Amid a renewed wave of interest in the Holocaust in recent years in films, books and other media, as well as in visits to the museum – it registered a record of more than 2 million entries last year — the “instrumentalization,” trivialization and denial of the Holocaust has been growing as well, Sawicki said.
“It’s a daily, fast-changing challenge,” he said.
At the museum, Sawicki navigates the institution’s 470 acres with certainty, demonstrating an intimate knowledge of almost all aspects of life — and death — here. Unlike some visiting guides who resort to pathos or sanctimony, Sawicki, wearing a colorful scarf that his mother-in-law made for him, shares in an informal but precise manner illustrative facts and anecdotes that he has spent a decade collecting.
At the Death Wall, an execution site that is located in the yard adjacent to Block 11 in Auschwitz I, Sawicki dryly explains to a group of journalists that around the wall there was sand mixed with sawdust designed to drain blood.
“Some testimonies mentioned that an adult male bleeds about two liters [67 ounces] when shot, so on days with dozens of executions this place was quite literally soaked in blood,” he said.
Sawicki once interviewed a survivor who recalled laughing at the sight of a fellow prisoner wrestling free from under cadavers that had collapsed on him from a cart. SS guards also laughed. Such testimony illustrated to Sawicki the complexities of surviving at Auschwitz, “but also the amazing human personal strength” doing so required, he said.

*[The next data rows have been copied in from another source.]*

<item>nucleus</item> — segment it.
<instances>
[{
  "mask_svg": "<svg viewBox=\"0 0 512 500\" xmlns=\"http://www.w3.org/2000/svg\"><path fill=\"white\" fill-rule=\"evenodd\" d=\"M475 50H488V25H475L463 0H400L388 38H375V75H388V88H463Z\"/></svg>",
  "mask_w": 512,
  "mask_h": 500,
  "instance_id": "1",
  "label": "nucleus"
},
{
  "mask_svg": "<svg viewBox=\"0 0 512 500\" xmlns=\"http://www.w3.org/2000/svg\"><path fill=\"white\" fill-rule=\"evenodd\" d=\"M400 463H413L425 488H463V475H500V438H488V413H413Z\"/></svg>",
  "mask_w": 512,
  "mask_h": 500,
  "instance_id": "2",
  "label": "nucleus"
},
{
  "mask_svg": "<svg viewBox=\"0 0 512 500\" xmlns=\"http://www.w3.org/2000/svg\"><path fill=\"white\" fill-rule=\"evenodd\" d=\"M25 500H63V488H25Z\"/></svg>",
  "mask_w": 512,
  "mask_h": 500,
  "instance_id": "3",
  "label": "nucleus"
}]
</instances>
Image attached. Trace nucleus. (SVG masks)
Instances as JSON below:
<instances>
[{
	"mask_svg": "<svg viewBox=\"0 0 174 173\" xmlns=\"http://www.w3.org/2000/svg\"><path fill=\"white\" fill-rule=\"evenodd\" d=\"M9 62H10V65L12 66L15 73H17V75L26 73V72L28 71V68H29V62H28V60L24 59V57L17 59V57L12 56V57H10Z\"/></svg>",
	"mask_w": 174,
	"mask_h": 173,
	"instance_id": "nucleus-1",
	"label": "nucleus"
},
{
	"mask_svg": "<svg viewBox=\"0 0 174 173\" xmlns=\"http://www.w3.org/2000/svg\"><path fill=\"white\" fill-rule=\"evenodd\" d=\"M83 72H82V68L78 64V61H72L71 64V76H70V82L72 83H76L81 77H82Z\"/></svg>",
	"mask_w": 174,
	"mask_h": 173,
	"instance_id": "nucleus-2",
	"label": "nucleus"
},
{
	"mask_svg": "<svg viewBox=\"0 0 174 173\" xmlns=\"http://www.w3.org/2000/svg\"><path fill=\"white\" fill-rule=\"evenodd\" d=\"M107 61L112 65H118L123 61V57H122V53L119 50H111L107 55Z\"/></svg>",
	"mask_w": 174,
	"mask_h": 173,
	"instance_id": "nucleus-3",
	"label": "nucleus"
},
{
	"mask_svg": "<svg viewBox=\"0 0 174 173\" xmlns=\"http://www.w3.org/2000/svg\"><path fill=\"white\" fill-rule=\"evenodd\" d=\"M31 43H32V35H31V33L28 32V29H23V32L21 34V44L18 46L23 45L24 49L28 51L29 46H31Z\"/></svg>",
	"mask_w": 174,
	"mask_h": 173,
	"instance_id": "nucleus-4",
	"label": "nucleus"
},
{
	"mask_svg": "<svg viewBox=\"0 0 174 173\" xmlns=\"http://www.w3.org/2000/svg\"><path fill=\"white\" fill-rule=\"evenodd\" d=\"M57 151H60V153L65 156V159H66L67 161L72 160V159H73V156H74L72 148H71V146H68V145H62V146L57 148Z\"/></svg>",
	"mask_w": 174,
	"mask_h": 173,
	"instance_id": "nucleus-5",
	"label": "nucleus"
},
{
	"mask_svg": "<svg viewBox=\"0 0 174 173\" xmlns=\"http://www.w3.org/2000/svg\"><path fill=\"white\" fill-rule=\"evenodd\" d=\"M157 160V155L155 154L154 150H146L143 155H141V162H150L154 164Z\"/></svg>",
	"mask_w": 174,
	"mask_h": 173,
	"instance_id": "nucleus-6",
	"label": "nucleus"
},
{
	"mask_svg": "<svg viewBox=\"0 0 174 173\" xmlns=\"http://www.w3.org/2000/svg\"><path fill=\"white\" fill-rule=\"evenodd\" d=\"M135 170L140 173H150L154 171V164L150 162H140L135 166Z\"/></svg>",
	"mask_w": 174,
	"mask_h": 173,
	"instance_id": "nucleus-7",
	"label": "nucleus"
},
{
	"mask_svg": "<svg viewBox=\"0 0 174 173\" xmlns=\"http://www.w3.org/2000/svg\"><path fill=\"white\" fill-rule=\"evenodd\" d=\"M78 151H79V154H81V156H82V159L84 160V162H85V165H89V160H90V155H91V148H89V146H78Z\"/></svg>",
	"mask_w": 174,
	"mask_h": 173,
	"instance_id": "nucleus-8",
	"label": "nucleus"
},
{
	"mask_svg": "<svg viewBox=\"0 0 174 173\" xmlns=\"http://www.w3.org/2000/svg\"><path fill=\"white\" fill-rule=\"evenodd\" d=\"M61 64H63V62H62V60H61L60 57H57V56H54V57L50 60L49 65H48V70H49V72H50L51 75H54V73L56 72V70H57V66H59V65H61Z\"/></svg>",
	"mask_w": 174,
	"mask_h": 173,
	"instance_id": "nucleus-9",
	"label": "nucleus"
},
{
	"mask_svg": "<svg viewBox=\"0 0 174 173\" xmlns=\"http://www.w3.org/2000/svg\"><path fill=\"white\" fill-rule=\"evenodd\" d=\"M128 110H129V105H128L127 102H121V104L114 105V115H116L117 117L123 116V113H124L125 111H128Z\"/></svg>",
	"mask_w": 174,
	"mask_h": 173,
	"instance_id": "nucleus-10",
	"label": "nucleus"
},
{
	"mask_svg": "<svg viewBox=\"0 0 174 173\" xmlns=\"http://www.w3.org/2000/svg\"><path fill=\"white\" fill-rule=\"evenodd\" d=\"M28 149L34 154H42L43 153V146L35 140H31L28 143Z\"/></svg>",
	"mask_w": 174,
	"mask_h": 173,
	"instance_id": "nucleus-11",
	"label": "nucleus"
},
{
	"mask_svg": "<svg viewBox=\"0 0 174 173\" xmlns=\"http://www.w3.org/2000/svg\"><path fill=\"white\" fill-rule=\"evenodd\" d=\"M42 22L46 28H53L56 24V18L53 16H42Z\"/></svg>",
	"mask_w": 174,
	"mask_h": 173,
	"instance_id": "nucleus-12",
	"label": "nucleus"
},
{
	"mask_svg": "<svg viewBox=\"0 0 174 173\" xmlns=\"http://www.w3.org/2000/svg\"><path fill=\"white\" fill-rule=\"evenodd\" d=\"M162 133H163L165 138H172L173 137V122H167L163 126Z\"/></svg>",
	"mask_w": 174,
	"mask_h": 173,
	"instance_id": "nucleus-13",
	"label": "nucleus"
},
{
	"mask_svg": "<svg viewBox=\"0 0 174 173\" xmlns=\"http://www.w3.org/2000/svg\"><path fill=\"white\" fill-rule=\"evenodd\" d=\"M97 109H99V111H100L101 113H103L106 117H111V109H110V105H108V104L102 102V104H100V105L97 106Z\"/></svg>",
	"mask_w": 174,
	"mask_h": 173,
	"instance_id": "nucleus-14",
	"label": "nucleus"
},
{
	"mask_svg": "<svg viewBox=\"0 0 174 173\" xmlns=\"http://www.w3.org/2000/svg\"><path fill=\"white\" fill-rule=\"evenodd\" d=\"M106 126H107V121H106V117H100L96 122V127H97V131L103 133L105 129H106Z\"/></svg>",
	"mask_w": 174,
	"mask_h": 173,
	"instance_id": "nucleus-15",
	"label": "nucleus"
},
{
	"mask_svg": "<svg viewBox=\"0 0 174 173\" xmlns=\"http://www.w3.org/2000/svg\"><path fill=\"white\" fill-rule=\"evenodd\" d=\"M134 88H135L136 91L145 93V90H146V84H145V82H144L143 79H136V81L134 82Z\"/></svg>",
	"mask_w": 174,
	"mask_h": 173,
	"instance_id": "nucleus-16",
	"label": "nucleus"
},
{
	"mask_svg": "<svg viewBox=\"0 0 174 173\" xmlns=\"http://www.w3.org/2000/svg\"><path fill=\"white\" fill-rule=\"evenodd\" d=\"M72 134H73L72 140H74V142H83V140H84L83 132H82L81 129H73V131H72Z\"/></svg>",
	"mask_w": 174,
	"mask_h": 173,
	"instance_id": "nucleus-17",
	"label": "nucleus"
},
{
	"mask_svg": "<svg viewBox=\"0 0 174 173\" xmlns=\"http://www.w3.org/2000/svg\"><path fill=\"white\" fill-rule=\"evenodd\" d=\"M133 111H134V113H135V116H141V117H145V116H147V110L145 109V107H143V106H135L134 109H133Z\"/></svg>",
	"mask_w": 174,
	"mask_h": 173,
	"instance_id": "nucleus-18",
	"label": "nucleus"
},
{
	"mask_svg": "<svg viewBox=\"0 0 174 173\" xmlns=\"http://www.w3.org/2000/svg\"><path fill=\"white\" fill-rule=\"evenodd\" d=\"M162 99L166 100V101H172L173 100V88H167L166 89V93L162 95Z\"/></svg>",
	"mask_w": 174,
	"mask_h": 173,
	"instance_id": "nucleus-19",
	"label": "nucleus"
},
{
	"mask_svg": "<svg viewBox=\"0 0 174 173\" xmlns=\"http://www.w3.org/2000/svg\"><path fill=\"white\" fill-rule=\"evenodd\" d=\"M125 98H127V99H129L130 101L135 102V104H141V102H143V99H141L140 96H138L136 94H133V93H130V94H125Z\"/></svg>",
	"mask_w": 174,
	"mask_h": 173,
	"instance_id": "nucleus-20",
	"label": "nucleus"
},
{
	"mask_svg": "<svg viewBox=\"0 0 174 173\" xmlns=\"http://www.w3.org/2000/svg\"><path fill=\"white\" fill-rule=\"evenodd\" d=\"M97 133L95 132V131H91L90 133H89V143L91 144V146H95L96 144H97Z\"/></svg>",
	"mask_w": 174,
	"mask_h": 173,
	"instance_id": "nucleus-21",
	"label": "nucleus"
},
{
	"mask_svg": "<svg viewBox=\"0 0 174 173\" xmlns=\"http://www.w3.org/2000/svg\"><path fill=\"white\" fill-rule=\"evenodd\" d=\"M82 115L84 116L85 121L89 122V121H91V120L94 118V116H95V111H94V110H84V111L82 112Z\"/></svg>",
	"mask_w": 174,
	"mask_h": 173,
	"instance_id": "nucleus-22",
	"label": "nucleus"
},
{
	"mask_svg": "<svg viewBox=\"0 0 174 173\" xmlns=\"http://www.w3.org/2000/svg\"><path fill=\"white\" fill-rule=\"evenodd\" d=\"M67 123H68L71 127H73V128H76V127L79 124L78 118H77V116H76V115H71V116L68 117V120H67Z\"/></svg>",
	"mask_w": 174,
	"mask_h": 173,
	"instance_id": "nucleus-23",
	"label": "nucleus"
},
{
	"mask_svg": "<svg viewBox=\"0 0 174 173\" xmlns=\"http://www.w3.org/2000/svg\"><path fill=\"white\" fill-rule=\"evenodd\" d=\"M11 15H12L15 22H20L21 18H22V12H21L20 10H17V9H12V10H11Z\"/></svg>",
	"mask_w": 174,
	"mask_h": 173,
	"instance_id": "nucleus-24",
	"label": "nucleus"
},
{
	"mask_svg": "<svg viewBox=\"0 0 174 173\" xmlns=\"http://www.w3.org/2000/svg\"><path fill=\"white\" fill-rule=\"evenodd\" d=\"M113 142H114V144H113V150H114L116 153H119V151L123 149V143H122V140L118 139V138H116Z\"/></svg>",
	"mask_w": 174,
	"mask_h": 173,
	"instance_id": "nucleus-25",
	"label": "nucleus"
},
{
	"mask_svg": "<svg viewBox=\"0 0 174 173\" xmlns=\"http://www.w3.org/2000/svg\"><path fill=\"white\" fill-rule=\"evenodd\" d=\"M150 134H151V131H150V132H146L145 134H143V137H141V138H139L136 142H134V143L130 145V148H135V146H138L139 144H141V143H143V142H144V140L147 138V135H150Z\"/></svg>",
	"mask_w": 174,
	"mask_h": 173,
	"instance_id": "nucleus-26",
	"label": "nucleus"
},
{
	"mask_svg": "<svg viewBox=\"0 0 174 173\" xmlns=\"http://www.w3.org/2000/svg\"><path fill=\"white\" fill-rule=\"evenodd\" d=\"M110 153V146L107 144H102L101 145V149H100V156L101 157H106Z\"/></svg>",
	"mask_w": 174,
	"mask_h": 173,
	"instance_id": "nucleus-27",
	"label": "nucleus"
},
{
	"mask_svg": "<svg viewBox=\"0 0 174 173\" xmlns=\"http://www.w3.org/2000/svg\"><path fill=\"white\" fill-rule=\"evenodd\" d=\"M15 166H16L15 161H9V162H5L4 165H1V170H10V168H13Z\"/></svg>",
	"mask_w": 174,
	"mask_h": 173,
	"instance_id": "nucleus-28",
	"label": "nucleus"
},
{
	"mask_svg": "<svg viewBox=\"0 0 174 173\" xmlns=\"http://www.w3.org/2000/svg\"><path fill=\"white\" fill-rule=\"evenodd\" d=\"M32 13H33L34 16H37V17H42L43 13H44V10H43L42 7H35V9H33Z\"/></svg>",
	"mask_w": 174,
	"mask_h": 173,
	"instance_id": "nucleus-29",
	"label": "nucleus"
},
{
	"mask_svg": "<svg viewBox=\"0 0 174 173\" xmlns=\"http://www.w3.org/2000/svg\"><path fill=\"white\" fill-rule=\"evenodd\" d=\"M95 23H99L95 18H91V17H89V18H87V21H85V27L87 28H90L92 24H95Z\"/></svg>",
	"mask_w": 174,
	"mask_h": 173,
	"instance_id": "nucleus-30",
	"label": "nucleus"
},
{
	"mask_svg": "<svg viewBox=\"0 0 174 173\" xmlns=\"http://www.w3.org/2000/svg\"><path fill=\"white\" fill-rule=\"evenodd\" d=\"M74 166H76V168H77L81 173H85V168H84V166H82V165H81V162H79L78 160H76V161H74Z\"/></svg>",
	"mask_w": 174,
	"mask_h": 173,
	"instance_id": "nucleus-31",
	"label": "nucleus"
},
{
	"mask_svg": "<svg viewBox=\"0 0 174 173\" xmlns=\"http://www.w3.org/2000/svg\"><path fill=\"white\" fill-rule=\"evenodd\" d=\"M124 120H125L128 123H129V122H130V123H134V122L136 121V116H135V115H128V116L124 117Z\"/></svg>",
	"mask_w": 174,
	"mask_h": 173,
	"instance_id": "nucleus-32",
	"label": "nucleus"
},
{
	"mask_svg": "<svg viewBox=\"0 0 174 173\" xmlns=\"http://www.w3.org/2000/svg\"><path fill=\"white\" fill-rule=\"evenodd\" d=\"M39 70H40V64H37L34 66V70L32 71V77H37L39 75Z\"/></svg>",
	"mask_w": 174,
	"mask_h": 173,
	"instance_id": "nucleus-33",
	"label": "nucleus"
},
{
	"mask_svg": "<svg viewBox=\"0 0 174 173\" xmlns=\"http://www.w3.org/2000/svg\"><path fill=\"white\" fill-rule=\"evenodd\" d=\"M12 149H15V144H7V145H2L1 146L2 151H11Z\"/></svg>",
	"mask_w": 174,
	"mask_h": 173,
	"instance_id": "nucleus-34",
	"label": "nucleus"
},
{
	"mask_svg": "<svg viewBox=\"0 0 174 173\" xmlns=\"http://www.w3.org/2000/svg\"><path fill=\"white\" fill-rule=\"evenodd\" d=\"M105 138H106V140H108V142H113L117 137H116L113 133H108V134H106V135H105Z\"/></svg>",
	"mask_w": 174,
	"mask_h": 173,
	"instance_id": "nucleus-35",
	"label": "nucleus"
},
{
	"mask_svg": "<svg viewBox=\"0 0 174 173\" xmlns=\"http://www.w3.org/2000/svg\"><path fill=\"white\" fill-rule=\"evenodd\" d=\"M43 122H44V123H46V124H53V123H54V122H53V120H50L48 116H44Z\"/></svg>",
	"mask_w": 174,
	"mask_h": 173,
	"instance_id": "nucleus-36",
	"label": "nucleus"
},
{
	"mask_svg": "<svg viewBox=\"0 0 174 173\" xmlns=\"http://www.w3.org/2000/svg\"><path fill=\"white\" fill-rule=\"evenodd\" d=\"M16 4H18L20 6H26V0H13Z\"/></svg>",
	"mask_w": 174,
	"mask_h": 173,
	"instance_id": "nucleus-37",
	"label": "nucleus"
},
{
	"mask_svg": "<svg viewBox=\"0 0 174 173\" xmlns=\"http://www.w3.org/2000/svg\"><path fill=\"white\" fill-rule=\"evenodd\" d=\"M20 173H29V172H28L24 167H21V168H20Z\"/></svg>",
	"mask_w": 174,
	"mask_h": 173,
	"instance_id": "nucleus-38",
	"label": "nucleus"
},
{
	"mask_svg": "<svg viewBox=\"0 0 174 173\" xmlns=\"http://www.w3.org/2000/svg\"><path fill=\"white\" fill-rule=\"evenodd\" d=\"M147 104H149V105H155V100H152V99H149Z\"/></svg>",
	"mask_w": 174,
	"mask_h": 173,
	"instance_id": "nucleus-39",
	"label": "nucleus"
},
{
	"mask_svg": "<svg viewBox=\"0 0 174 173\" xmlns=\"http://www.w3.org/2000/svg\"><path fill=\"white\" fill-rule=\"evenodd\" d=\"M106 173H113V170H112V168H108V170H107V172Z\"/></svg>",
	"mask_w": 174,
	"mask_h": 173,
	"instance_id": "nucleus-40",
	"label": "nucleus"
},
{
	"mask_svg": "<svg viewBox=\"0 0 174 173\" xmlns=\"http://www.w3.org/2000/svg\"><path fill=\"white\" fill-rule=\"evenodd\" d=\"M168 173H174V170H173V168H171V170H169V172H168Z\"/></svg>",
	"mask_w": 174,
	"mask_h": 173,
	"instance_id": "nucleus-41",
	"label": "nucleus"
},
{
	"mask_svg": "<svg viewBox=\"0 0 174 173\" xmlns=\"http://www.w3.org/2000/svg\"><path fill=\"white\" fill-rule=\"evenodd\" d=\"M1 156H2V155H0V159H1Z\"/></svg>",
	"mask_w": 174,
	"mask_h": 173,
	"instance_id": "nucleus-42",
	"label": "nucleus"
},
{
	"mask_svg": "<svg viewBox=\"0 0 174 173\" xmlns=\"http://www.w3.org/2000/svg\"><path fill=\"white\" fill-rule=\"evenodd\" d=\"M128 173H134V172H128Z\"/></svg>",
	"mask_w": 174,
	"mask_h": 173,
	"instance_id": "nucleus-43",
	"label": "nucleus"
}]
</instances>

While most of the hundreds of thousands of people who visit Oswiecim annually likely associate it with death and horror rather than a town with 900 years of history, for Sawicki it is also the place where he started a family after moving in 2007 with his wife, Agnieszka, whom he married while living here. His son, Wojtech, attends kindergarten near here.
For Sawicki, the town’s dark history is no impediment to loving it.
“It has always been a second home to me, and now it is even more so,” said Sawicki, who grew up in the quiet Warsaw suburb of Nowy Dwór Mazowiecki. “We have to accept these aspects of history in Poland and strive to make a better future.”
Agnieszka, however, has had a tougher time acclimating “because she’s a real city person, a Warsaw girl who needed some time to get used to the different pace,” Sawicki said.
The couple have told their son neither about the Holocaust nor about his father’s workplace except to say that it’s a museum.
“We don’t want to introduce it before he’s ready to take it in,” Sawicki said. “So we’re kind of waiting for him to ask the questions.”